* TASK BRIEF
In the data, extract each line that holds the string "United".

━━━ THE INPUT ━━━

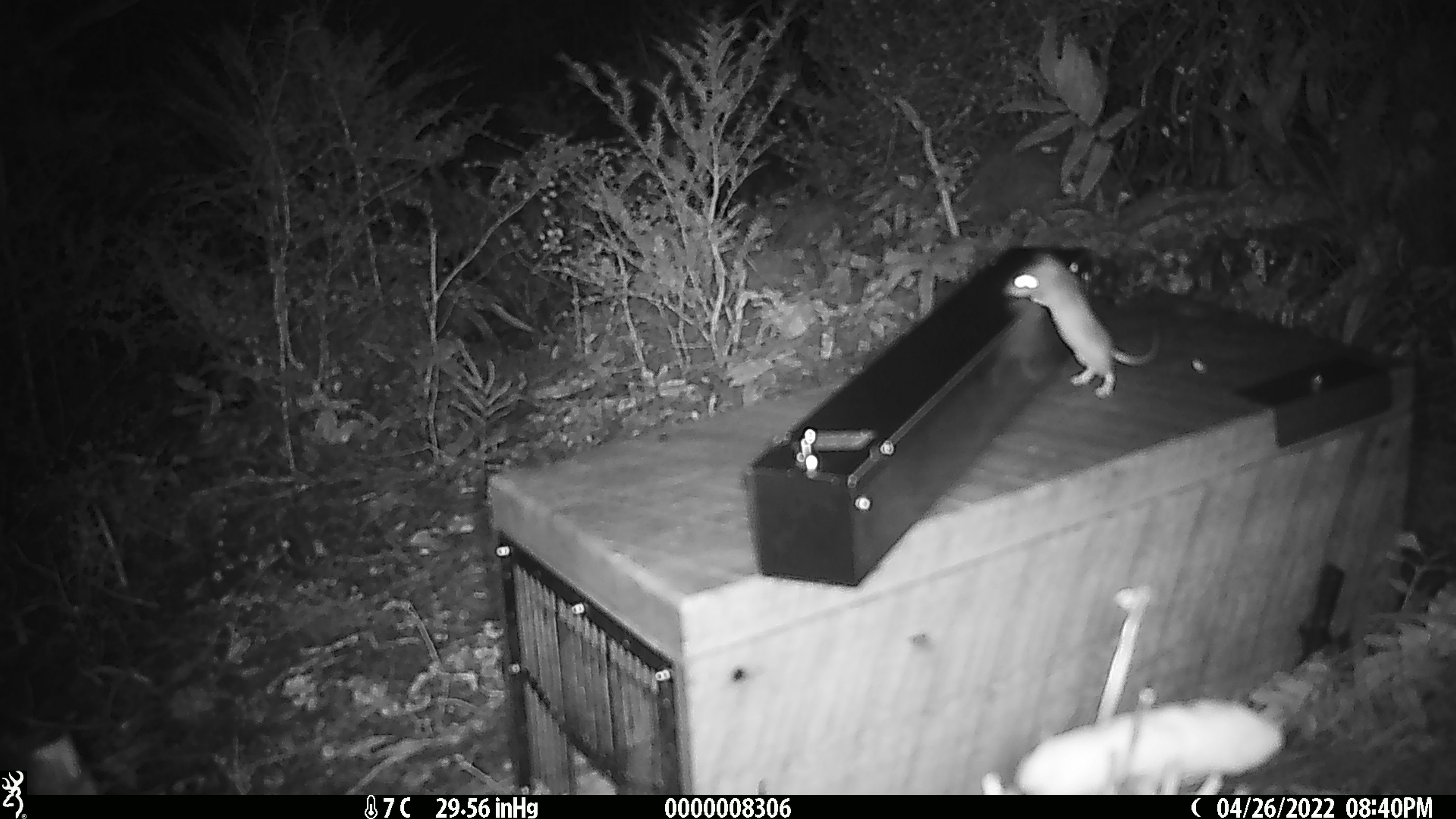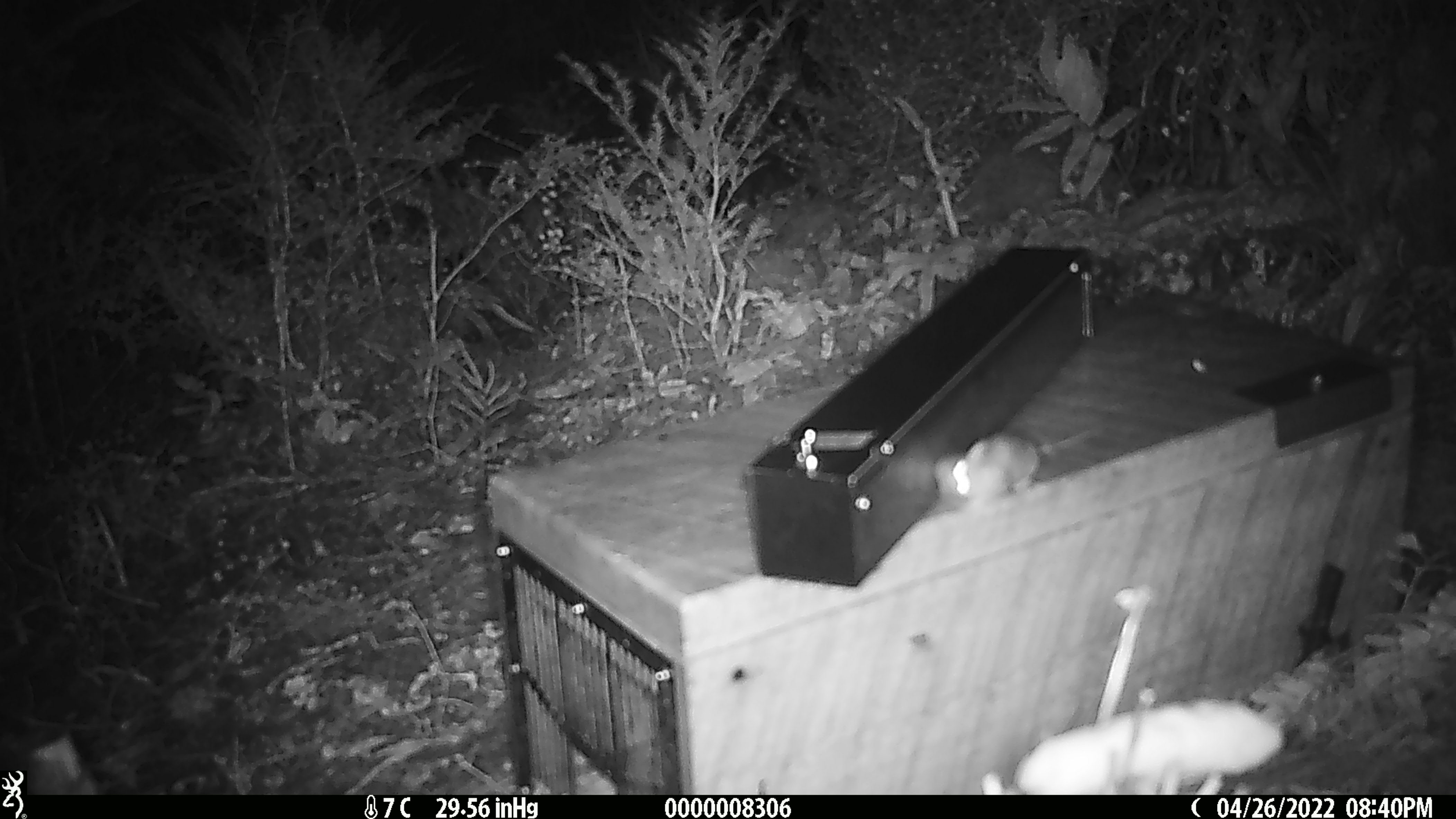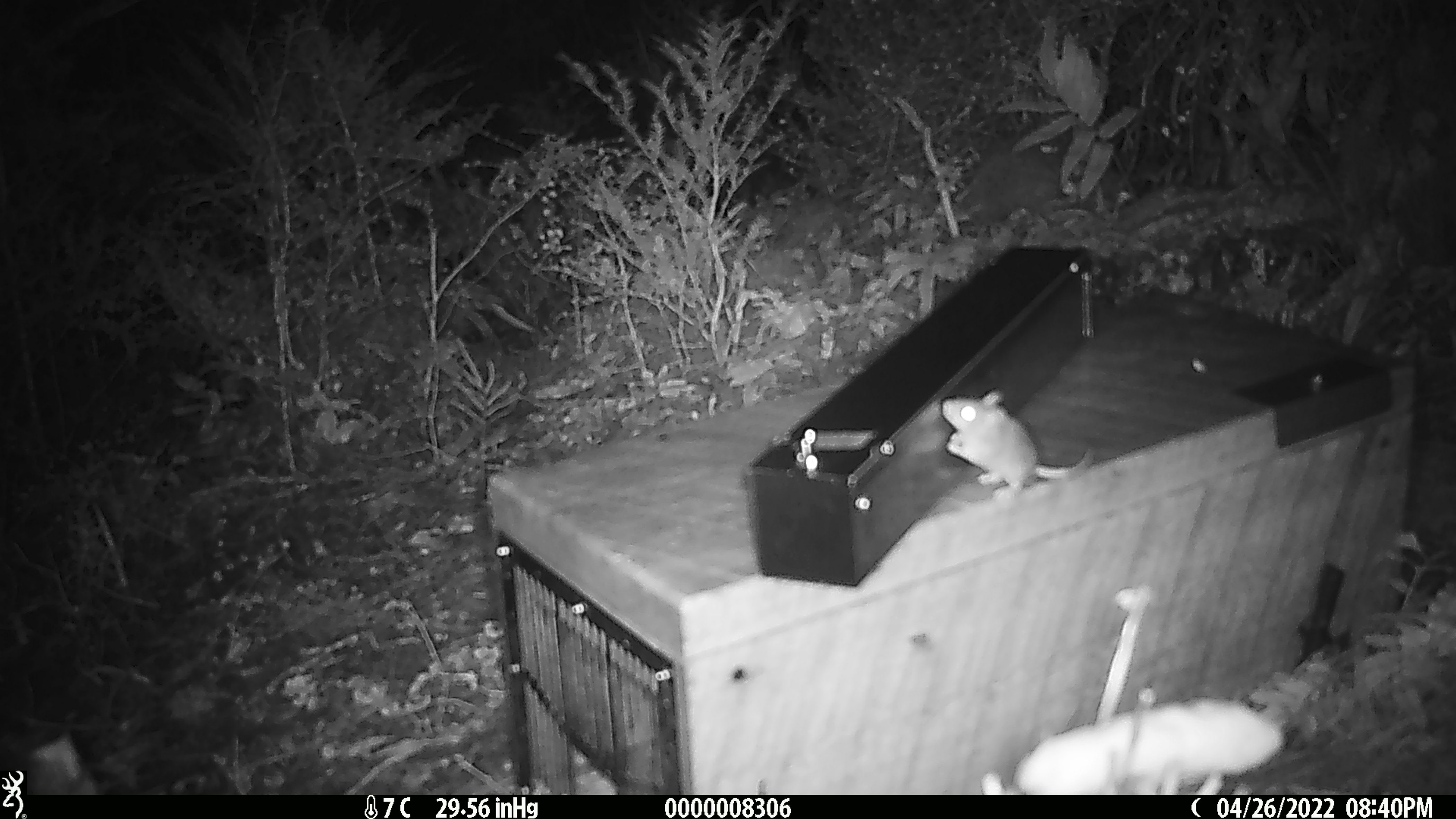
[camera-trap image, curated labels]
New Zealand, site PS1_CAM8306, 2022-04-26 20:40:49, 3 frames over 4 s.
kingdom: Animalia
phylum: Chordata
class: Mammalia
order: Rodentia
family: Muridae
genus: Mus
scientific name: Mus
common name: mouse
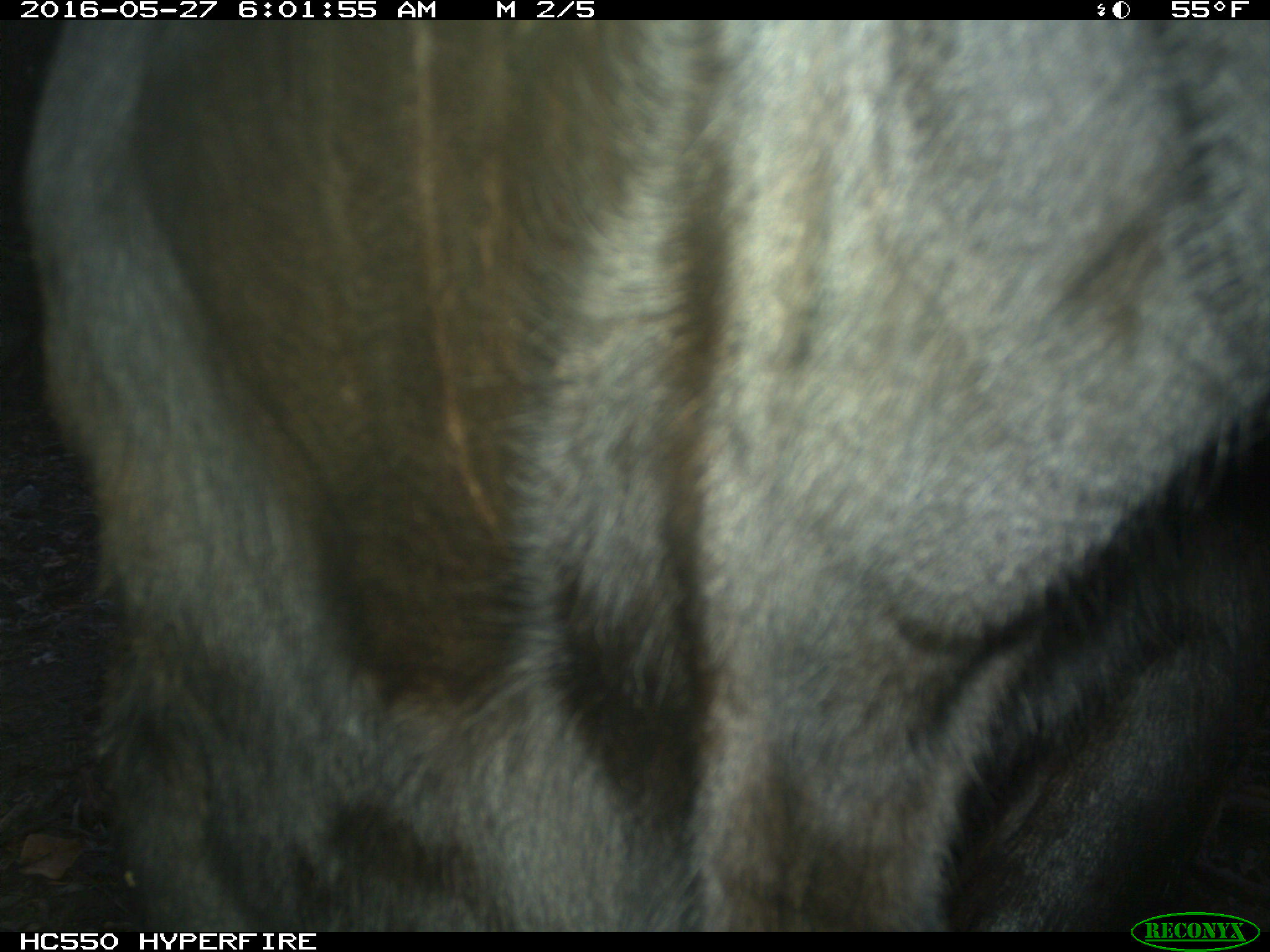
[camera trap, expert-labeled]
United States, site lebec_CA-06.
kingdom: Animalia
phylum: Chordata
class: Mammalia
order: Artiodactyla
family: Bovidae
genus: Bos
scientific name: Bos taurus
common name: domestic cow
Bos taurus (domestic cow).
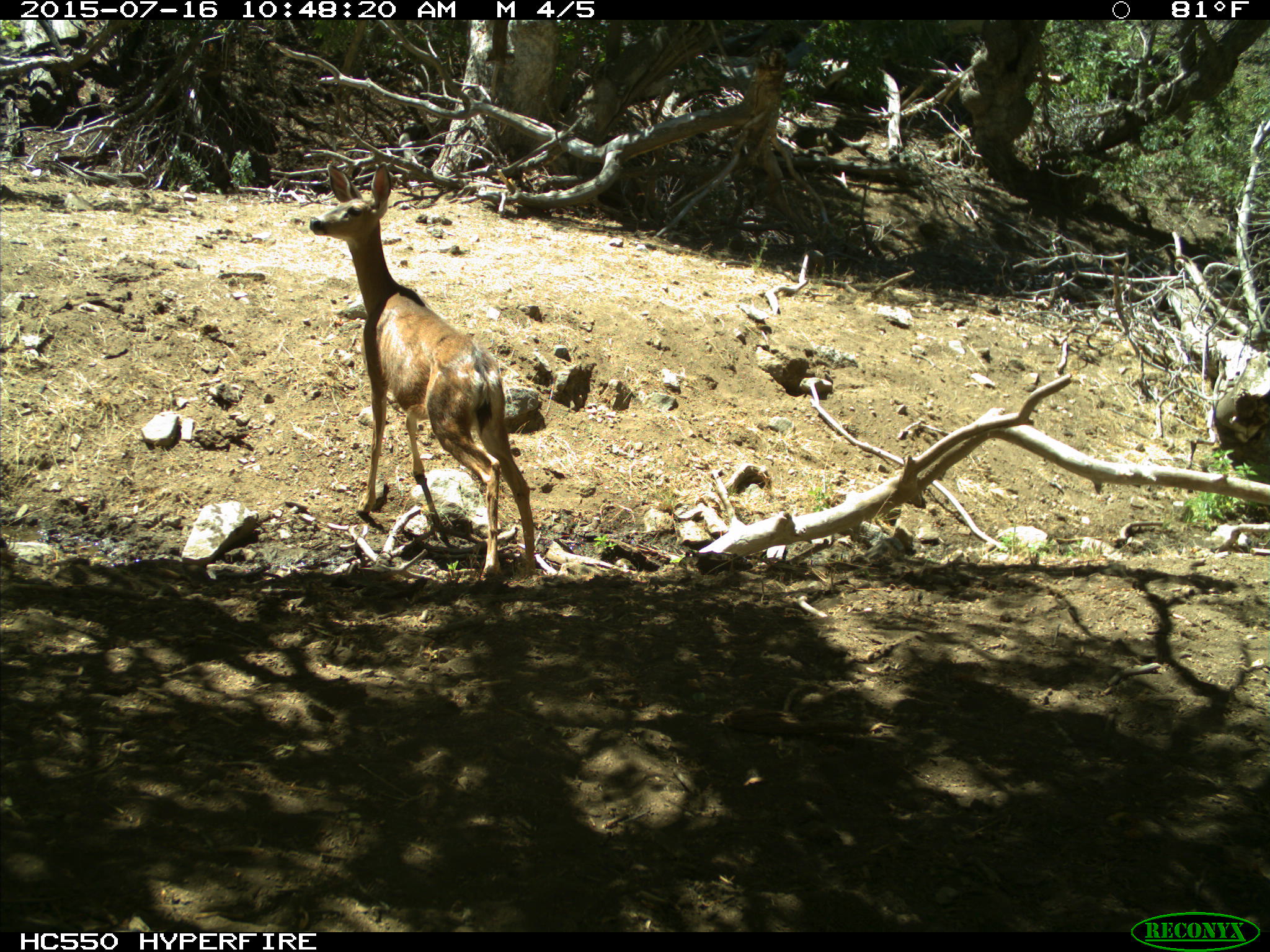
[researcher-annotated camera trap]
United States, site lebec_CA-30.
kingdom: Animalia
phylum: Chordata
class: Mammalia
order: Artiodactyla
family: Cervidae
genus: Odocoileus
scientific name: Odocoileus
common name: deer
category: unidentified deer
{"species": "unidentified deer (deer) (Odocoileus)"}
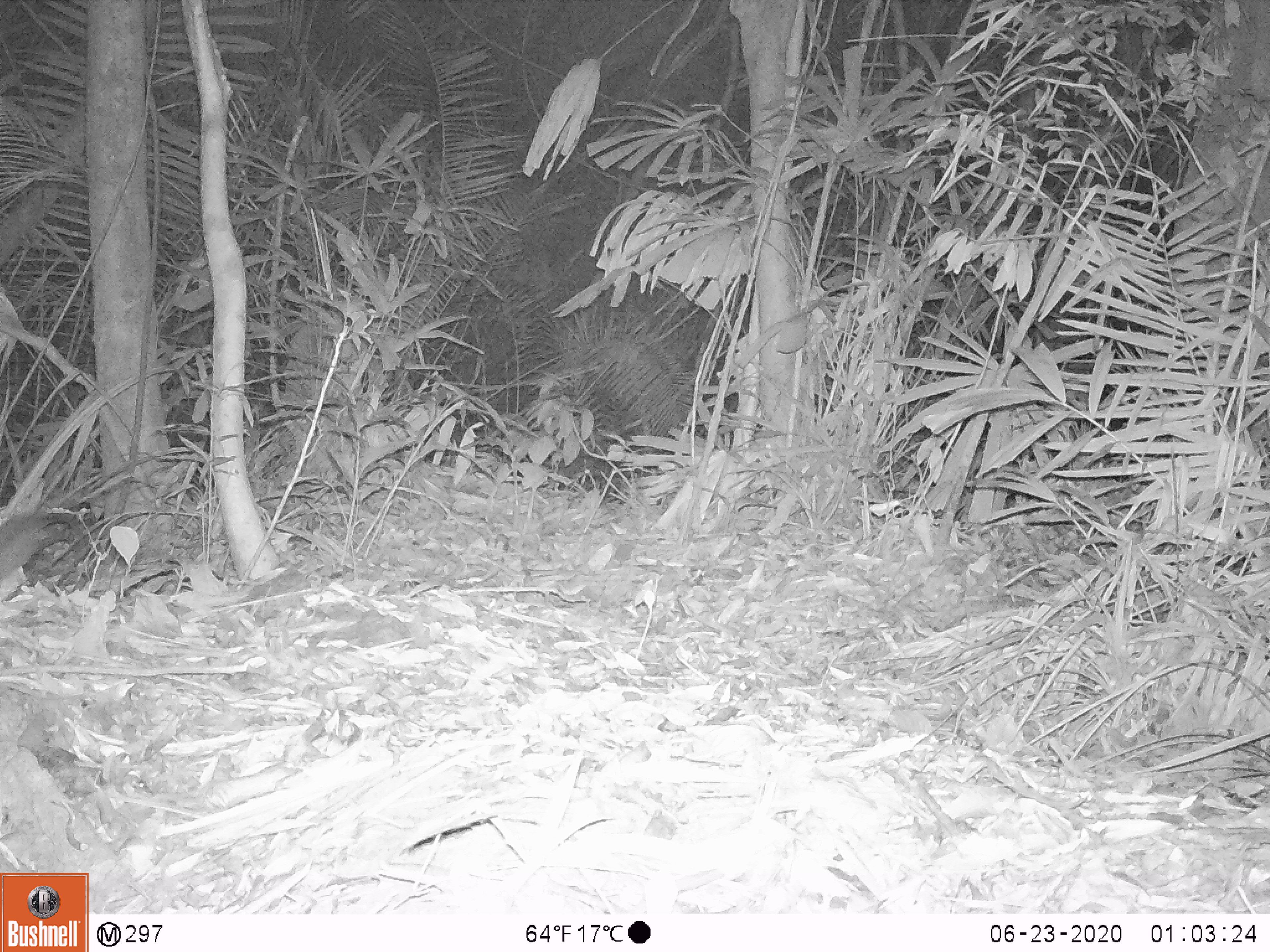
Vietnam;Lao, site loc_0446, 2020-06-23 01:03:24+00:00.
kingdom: Animalia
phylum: Chordata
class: Mammalia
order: Rodentia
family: Hystricidae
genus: Atherurus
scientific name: Atherurus macrourus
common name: asiatic brush-tailed porcupine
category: asiatic brush tailed porcupine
Asiatic brush tailed porcupine (asiatic brush-tailed porcupine) (Atherurus macrourus). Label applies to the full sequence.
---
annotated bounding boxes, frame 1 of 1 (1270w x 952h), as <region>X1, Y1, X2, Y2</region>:
asiatic brush tailed porcupine: <region>0, 505, 84, 585</region>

━━━

* EXPECTED OUTPUT
United States, site lebec_CA-06.
United States, site lebec_CA-30.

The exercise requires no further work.